PROVIDED TEXT ::
┌────────

Posted on October 23, 2024   |   Updated on September 30, 2025
Kelsey Bradshaw

Kelsey Bradshaw

A woman with blonde hair in a short pixie haircut wearing a black blazer, and a black shirt clasps her hands in front of her and smiles.

Acia Gray co-founded Tapestry Dance Company. (Acia Gray)

This is a sponsored interview in partnership with Tecovas.

She taps, she teaches, and she’s been doing it for more than three decades. Meet Acia Gray, the producing artistic director who co-founded Tapestry Dance Company in 1989. We caught up with Gray to learn more about her:

Who are you and what is your job?

“I feel that we're an institution here in Austin. Back in the day when we were founded, I mean it was 35 years ago this season, Austin was a lot smaller. So if you took the top five arts organizations in the city, Tapestry was one of them.

I'm actually also a solo artist and teacher in the wonderful art form of jazz tap dancing.”

So let's walk a mile in your boots. What do you do on an average day?

“I am still teaching tap dance here in Austin and we have a facility on Riverside Drive, and I only teach adults and teens, so I don't do kids.

└────────

SUPPLIED INFORMATION ::

┌────────

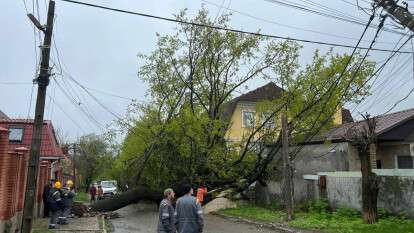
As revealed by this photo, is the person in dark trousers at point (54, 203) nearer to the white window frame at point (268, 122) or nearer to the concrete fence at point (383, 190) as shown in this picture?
the concrete fence at point (383, 190)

└────────

WORK ITEM ::
According to the interview with Acia Gray, in what year did she co-found Tapestry Dance Company? The lines are separate material and have no connection to the interview with Acia Gray.

RESPONSE AREA ::
1989